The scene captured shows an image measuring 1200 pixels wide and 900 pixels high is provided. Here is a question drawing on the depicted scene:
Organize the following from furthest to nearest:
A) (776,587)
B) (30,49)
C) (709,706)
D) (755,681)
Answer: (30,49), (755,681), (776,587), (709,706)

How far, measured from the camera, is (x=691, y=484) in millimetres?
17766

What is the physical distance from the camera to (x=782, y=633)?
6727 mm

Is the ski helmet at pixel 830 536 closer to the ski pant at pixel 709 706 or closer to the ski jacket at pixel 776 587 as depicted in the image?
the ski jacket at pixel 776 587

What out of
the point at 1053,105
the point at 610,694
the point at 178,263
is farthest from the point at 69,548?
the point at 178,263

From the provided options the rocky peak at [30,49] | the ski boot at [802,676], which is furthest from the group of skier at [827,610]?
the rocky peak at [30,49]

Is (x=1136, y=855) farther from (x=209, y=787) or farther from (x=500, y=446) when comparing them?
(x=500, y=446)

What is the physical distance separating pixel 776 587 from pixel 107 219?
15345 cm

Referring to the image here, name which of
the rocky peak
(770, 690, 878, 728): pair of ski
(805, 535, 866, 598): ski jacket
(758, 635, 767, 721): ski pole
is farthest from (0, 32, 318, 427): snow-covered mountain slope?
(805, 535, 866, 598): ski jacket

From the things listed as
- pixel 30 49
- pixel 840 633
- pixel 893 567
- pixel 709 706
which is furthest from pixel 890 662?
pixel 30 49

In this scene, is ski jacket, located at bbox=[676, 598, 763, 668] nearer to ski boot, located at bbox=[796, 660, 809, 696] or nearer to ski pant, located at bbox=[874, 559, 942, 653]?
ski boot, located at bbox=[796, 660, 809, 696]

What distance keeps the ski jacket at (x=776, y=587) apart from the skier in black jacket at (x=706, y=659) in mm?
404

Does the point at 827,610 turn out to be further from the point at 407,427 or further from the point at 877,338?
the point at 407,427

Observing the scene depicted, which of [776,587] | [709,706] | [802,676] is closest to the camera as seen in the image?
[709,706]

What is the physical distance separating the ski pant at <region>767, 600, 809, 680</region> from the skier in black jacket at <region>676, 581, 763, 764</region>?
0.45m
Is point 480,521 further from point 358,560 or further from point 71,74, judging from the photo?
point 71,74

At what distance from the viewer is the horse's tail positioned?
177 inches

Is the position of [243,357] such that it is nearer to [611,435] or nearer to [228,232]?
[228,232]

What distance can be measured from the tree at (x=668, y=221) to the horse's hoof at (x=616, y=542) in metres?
-.-.-
## Short problem
Put every line of the items above into a numbered list, skipping the blank lines.

## Answer below
1. The scene captured shows an image measuring 1200 pixels wide and 900 pixels high is provided. Here is a question drawing on the depicted scene:
2. Organize the following from furthest to nearest:
3. A) (776,587)
4. B) (30,49)
5. C) (709,706)
6. D) (755,681)
7. Answer: (30,49), (755,681), (776,587), (709,706)
8. How far, measured from the camera, is (x=691, y=484) in millimetres?
9. 17766
10. What is the physical distance from the camera to (x=782, y=633)?
11. 6727 mm
12. Is the ski helmet at pixel 830 536 closer to the ski pant at pixel 709 706 or closer to the ski jacket at pixel 776 587 as depicted in the image?
13. the ski jacket at pixel 776 587
14. What out of
15. the point at 1053,105
16. the point at 610,694
17. the point at 178,263
18. is farthest from the point at 69,548?
19. the point at 178,263
20. From the provided options the rocky peak at [30,49] | the ski boot at [802,676], which is furthest from the group of skier at [827,610]?
21. the rocky peak at [30,49]
22. Is (x=1136, y=855) farther from (x=209, y=787) or farther from (x=500, y=446) when comparing them?
23. (x=500, y=446)
24. What is the physical distance separating pixel 776 587 from pixel 107 219?
25. 15345 cm
26. Referring to the image here, name which of
27. the rocky peak
28. (770, 690, 878, 728): pair of ski
29. (805, 535, 866, 598): ski jacket
30. (758, 635, 767, 721): ski pole
31. is farthest from (0, 32, 318, 427): snow-covered mountain slope?
32. (805, 535, 866, 598): ski jacket
33. From the things listed as
34. - pixel 30 49
35. - pixel 840 633
36. - pixel 893 567
37. - pixel 709 706
38. which is furthest from pixel 890 662?
39. pixel 30 49
40. In this scene, is ski jacket, located at bbox=[676, 598, 763, 668] nearer to ski boot, located at bbox=[796, 660, 809, 696] or nearer to ski pant, located at bbox=[874, 559, 942, 653]?
41. ski boot, located at bbox=[796, 660, 809, 696]
42. What distance keeps the ski jacket at (x=776, y=587) apart from the skier in black jacket at (x=706, y=659) in mm?
43. 404
44. Does the point at 827,610 turn out to be further from the point at 407,427 or further from the point at 877,338?
45. the point at 407,427
46. Observing the scene depicted, which of [776,587] | [709,706] | [802,676] is closest to the camera as seen in the image?
47. [709,706]
48. What is the physical distance separating the ski pant at <region>767, 600, 809, 680</region> from the skier in black jacket at <region>676, 581, 763, 764</region>?
49. 0.45m
50. Is point 480,521 further from point 358,560 or further from point 71,74, judging from the photo?
51. point 71,74
52. At what distance from the viewer is the horse's tail positioned?
53. 177 inches
54. Is the position of [243,357] such that it is nearer to [611,435] or nearer to [228,232]?
55. [228,232]
56. What distance can be measured from the tree at (x=668, y=221) to the horse's hoof at (x=616, y=542) in metres?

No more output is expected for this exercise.